_Excerpted text_:
==========

Northern Irish Catholic priest and convicted sex offender

Brendan Smyth, O.Praem (8 June 1927 – 22 August 1997) was a Catholic priest and convicted sex offender from Belfast, Northern Ireland, who became notorious as a child molester, using his position in the Catholic Church to obtain access to his victims. During a period of over 40 years, Smyth sexually abused and indecently assaulted at least 143 children in parishes in Belfast, Dublin and the United States. His actions were frequently hidden from police and the public by Roman Catholic officials. Controversy surrounding his case contributed to the downfall of the government of the Republic of Ireland in December 1994.

==Early life and ordination==
Born John Gerard Smyth, in Belfast, Northern Ireland, Smyth, upon joining the Norbertine Roman Catholic religious order in 1945, changed his name to Brendan. The Norbertines, also known as the "Premonstratensians," were aware of Smyth's crimes as early as the late 1970s, yet they did not report him to either the Garda Síochána or the Royal Ulster Constabulary. Smyth was moved from parish to parish and between dioceses and countries whenever allegations were made. In some cases, the order did not inform the diocesan bishop that Smyth had a history of sexual abuse and should be kept away from children. He abused children in parishes in Rhode Island and North Dakota and at one time worked in Boston, and was suspected of similar actions while on pastoral work in Wales and Italy. Norbertine Father Bruno Mulvihill made several attempts to alert church authorities about the abuse committed by Smyth.

==========

_Information supplied_:

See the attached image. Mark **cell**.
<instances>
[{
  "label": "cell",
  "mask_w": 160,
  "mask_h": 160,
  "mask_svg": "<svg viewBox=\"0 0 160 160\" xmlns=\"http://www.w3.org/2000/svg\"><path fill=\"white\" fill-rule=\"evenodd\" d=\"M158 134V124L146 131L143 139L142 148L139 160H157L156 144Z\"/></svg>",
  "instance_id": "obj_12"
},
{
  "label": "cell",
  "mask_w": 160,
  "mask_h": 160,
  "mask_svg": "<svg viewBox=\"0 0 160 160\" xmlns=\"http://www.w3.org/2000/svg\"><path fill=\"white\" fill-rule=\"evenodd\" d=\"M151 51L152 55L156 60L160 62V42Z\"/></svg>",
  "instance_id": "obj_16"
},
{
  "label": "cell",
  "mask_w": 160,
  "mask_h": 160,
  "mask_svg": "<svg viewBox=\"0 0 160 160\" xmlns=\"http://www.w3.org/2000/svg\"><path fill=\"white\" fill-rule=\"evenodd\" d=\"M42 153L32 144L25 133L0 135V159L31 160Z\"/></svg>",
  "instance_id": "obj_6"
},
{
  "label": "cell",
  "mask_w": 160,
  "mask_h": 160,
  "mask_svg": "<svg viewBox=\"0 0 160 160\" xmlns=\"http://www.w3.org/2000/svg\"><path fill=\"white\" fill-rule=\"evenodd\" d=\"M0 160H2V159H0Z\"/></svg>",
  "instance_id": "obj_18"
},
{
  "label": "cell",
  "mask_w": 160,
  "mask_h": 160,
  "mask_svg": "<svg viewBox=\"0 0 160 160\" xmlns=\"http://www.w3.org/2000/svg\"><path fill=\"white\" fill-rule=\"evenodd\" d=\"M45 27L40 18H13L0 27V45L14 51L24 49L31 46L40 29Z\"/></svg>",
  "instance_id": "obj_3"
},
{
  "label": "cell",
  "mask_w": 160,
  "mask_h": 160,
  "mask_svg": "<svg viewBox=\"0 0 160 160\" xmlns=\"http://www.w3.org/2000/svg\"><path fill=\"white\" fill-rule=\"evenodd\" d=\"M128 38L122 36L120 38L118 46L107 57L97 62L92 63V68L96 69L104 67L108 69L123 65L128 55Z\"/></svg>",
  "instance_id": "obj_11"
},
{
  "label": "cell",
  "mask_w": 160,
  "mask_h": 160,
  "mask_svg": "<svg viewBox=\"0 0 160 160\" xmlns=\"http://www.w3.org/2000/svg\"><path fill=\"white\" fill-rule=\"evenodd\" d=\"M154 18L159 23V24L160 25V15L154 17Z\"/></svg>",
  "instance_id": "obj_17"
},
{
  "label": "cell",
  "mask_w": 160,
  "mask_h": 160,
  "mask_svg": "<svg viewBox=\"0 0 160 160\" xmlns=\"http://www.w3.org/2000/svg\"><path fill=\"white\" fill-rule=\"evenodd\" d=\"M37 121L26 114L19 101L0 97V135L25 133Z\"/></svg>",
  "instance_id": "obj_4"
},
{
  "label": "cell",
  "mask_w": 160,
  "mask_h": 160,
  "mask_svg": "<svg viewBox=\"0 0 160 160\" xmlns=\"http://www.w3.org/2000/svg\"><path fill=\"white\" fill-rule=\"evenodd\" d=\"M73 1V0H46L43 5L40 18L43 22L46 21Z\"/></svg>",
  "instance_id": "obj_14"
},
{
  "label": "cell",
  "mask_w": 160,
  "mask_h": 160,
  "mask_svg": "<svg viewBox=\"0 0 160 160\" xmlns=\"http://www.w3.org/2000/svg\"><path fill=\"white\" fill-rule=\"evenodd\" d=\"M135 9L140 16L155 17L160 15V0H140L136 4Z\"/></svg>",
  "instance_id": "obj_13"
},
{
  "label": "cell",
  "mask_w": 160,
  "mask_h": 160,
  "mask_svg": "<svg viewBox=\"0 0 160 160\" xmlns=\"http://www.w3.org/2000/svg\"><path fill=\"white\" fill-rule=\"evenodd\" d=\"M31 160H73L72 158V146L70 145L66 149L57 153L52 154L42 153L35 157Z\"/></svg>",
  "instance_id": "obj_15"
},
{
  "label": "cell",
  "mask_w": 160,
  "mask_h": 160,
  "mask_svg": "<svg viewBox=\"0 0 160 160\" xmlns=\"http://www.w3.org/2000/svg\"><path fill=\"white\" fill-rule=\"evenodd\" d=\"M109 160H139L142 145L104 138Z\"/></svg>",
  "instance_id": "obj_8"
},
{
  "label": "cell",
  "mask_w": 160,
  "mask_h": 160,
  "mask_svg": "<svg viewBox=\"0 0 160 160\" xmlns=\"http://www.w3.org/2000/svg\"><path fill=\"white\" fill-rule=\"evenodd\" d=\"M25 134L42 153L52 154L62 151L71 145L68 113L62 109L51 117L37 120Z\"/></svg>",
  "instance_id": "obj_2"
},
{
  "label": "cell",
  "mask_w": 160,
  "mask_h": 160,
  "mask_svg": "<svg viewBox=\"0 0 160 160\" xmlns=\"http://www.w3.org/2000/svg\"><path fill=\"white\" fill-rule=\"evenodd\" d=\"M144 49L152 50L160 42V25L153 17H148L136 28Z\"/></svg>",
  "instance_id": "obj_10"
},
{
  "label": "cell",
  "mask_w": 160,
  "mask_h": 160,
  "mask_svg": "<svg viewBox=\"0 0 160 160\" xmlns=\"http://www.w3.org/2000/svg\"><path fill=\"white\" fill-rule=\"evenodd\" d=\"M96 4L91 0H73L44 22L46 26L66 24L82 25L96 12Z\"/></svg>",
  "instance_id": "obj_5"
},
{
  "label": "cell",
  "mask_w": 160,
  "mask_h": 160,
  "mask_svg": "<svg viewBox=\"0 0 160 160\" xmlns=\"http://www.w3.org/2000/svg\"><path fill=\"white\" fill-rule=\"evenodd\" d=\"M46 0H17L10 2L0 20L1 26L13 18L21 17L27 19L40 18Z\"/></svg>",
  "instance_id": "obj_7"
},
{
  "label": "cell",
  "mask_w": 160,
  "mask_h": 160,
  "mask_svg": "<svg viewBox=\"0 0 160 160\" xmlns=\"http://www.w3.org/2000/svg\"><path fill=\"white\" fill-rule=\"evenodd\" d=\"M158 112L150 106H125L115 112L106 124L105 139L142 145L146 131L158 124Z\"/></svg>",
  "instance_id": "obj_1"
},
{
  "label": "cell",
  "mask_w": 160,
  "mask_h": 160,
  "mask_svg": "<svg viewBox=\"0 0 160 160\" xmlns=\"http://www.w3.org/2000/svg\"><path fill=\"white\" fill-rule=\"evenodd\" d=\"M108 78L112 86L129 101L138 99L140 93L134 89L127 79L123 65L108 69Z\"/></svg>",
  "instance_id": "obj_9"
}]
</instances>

==========

_Task item_: Reproduce the passage of the text on Brendan Smyth starting at "Northern Irish Catholic" and ending at "in December 1994.", word for word.

_Exercise result_:
Northern Irish Catholic priest and convicted sex offender

Brendan Smyth, O.Praem (8 June 1927 – 22 August 1997) was a Catholic priest and convicted sex offender from Belfast, Northern Ireland, who became notorious as a child molester, using his position in the Catholic Church to obtain access to his victims. During a period of over 40 years, Smyth sexually abused and indecently assaulted at least 143 children in parishes in Belfast, Dublin and the United States. His actions were frequently hidden from police and the public by Roman Catholic officials. Controversy surrounding his case contributed to the downfall of the government of the Republic of Ireland in December 1994.